## 選定テキスト
↓↓↓
給与
Namiko Sakamoto

世界遺産の街並みが続き音楽の都で有名なプラハでさえ、芸術文化活動従事者の給与が低いこと、ご存知でしたか?

チェコが文化的に豊かだと感じるのは、世界遺産に登録された街並みだけが理由ではありません。

1身近に文化を楽しむ、生活に取入れることができる。

2文化芸術活動に(何らかの形で)従事している人が多い。

といったことも挙げられます。

※首都プラハとその他の都市・地方によっても大きな差があります。

○ジャンルや主催者は多様ですが、国から個人のレベルにおいても美術館、博物館、劇場、コンサート、イベントといった催し物が年中多彩に繰り広げられています。

○料金が安い(お手頃価格)

しかし、「料金が安い」ということは、国といった何らかの機関から支給される補助金がなければ成り立たないことも意味します。

Namiko Sakamoto

知人のチェコ人の女の子は、幼稚園の頃からバレリーナを目指していました。

初めて話を伺った時、「すごい!私は高校生になっても何もしたいことが見つからなかったのに、5歳でもう目標を持っている!」と圧倒されたのを覚えています。

バレエのお稽古にピアノの練習、毎日盛り沢山のスケジュール。

時々家に遊びに来た時には、バレーやピアノを披露してくれました。

そして、高学年になってチェコ国民劇場のバレー団に無事所属。次のステップはコンセルヴァトワール(舞踊)の受験です!


さて、「国民劇場」と記載しましたが、あれ?と思われた方も多いのではないでしょうか。

「国立劇場」じゃないの?

歴史的背景から、国の所有であるという「国立」よりも、「チェコ国民」が自ら築き上げた劇場であることを強調する必要があります。

オーストリア=ハンガリー帝国時代に、チェコではドイツ語でしか劇が上演できませんでした。そこで、主にプラハ市民を中心とした国民が資金を集め(クラファンですね!)、チェコ語での上演許可を得て1881年にようやく完成!
↑↑↑
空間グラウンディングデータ
↓↓↓
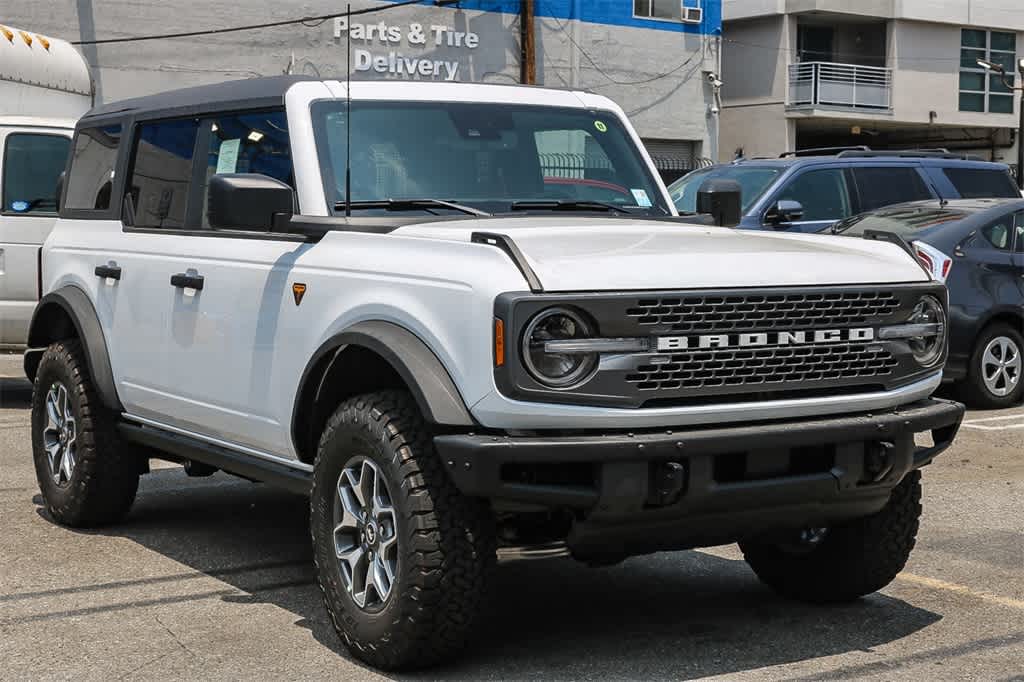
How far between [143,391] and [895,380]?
3.21 meters

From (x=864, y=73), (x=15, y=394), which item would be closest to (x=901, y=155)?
(x=15, y=394)

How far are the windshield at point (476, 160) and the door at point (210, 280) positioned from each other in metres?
0.27

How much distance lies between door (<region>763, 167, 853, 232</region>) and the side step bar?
8488 mm

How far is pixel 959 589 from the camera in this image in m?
6.46

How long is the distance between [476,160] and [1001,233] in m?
7.23

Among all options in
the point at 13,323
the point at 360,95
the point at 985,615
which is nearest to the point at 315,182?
the point at 360,95

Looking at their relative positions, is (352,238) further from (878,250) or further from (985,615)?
(985,615)

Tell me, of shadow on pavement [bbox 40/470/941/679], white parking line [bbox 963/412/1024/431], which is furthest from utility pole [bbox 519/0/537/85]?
shadow on pavement [bbox 40/470/941/679]

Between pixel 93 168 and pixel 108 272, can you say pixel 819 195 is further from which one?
pixel 108 272

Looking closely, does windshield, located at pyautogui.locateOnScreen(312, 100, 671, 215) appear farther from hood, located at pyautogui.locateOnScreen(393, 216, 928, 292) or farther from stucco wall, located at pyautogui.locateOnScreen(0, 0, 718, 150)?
stucco wall, located at pyautogui.locateOnScreen(0, 0, 718, 150)

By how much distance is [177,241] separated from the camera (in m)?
6.86

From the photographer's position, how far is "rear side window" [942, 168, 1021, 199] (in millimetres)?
15781

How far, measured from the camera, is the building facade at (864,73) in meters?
44.7

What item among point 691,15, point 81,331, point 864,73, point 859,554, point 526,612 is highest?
↑↑↑
## 課題の内容
選定テキストによると、チェコの国民劇場が完成したのは何年ですか。 これらの記録は別の出典から取られたものです。

## 課題の解答
1881年です。